SET PROBLEM: Reproduce every line of the material below word for word, without changing anything.

INPUT FOR THIS TASK:
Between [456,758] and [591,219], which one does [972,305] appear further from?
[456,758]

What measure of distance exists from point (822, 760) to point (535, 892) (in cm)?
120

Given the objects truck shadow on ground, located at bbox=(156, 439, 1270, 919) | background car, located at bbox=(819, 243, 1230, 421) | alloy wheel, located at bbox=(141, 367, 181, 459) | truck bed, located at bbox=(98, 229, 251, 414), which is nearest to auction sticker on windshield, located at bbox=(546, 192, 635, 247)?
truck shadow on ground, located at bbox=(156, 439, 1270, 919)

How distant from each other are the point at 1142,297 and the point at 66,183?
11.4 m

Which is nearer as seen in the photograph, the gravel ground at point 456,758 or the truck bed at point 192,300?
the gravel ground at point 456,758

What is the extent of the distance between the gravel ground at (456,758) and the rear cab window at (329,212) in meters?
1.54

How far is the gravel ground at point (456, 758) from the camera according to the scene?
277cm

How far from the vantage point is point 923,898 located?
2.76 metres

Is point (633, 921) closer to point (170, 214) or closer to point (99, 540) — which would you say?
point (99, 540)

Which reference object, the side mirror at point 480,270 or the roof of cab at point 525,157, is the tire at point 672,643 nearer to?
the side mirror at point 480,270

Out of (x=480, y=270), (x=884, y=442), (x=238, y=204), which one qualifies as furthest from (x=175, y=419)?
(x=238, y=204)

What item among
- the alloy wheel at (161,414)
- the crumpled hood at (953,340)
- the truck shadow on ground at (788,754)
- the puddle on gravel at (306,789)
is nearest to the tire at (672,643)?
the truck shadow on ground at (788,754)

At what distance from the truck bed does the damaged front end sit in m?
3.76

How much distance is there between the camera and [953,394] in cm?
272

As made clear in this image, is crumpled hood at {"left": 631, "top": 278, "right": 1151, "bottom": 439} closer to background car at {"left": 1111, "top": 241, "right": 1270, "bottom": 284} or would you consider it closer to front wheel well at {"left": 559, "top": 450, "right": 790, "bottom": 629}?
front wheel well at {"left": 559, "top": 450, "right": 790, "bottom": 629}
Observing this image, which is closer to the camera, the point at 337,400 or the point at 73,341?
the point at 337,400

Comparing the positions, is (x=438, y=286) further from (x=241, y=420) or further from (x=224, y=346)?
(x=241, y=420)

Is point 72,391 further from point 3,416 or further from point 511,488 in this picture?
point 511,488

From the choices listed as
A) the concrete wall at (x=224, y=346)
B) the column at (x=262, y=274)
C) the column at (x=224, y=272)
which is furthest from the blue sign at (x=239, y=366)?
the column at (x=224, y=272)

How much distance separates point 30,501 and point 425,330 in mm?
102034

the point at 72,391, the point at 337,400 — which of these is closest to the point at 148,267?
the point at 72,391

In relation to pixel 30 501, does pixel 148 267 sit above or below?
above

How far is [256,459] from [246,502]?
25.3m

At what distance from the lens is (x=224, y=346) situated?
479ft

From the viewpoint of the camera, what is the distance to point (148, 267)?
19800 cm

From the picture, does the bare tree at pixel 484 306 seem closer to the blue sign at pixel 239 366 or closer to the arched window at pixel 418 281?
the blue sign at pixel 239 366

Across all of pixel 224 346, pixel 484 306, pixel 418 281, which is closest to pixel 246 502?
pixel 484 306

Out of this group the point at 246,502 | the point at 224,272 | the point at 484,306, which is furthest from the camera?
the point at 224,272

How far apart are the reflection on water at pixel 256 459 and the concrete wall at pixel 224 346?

ANSWER FOR THIS EXERCISE:
Between [456,758] and [591,219], which one does [972,305] appear further from?
[456,758]

What measure of distance exists from point (822, 760) to point (535, 892) (in cm)?
120

Given the objects truck shadow on ground, located at bbox=(156, 439, 1270, 919) | background car, located at bbox=(819, 243, 1230, 421) | alloy wheel, located at bbox=(141, 367, 181, 459) | truck bed, located at bbox=(98, 229, 251, 414), which is nearest to auction sticker on windshield, located at bbox=(546, 192, 635, 247)?
truck shadow on ground, located at bbox=(156, 439, 1270, 919)

How distant from each other are the point at 1142,297 and the point at 66,183?
11.4 m

Which is nearer as seen in the photograph, the gravel ground at point 456,758 or the truck bed at point 192,300?
the gravel ground at point 456,758

What is the extent of the distance between the gravel ground at (456,758) and the rear cab window at (329,212) in meters?
1.54

How far is the gravel ground at point (456, 758) from the camera according to the scene?
277cm

How far from the vantage point is point 923,898 located?
2.76 metres

Is point (633, 921) closer to point (170, 214) or closer to point (99, 540) — which would you say?
point (99, 540)

Which reference object, the side mirror at point 480,270 or the roof of cab at point 525,157, is the tire at point 672,643 nearer to?
the side mirror at point 480,270

Out of (x=480, y=270), (x=884, y=442), (x=238, y=204), which one qualifies as furthest from (x=175, y=419)?
(x=238, y=204)

What item among
- the alloy wheel at (161,414)
- the crumpled hood at (953,340)
- the truck shadow on ground at (788,754)
- the puddle on gravel at (306,789)
is nearest to the tire at (672,643)?
the truck shadow on ground at (788,754)

At what distance from the truck bed does the damaged front end sit in m?
3.76

How much distance is there between the camera and [953,394] in cm?
272

As made clear in this image, is crumpled hood at {"left": 631, "top": 278, "right": 1151, "bottom": 439} closer to background car at {"left": 1111, "top": 241, "right": 1270, "bottom": 284} or would you consider it closer to front wheel well at {"left": 559, "top": 450, "right": 790, "bottom": 629}?
front wheel well at {"left": 559, "top": 450, "right": 790, "bottom": 629}
Observing this image, which is closer to the camera, the point at 337,400 or the point at 73,341?
the point at 337,400

Comparing the positions, is (x=438, y=286) further from (x=241, y=420) or further from (x=224, y=346)?
(x=241, y=420)

Is point 72,391 further from point 3,416 or further from point 511,488 in this picture?
point 511,488

From the choices listed as
A) the concrete wall at (x=224, y=346)
B) the column at (x=262, y=274)
C) the column at (x=224, y=272)
which is furthest from the blue sign at (x=239, y=366)?
the column at (x=224, y=272)

How much distance separates point 30,501 and point 425,330 in mm?
102034

the point at 72,391, the point at 337,400 — which of these is closest to the point at 148,267?
the point at 72,391

In relation to pixel 30 501, does pixel 148 267 sit above or below?
above

How far is [256,459] from [246,502]?
25.3m

At what distance from the lens is (x=224, y=346) situated?
479ft

From the viewpoint of the camera, what is the distance to point (148, 267)?
19800 cm

From the picture, does the bare tree at pixel 484 306 seem closer to the blue sign at pixel 239 366 or closer to the arched window at pixel 418 281?
the blue sign at pixel 239 366

Across all of pixel 224 346, pixel 484 306, pixel 418 281, which is closest to pixel 246 502?
pixel 484 306

Out of this group the point at 246,502 | the point at 224,272 | the point at 484,306, which is furthest from the camera?
the point at 224,272

How far apart are the reflection on water at pixel 256 459 and the concrete wall at pixel 224 346?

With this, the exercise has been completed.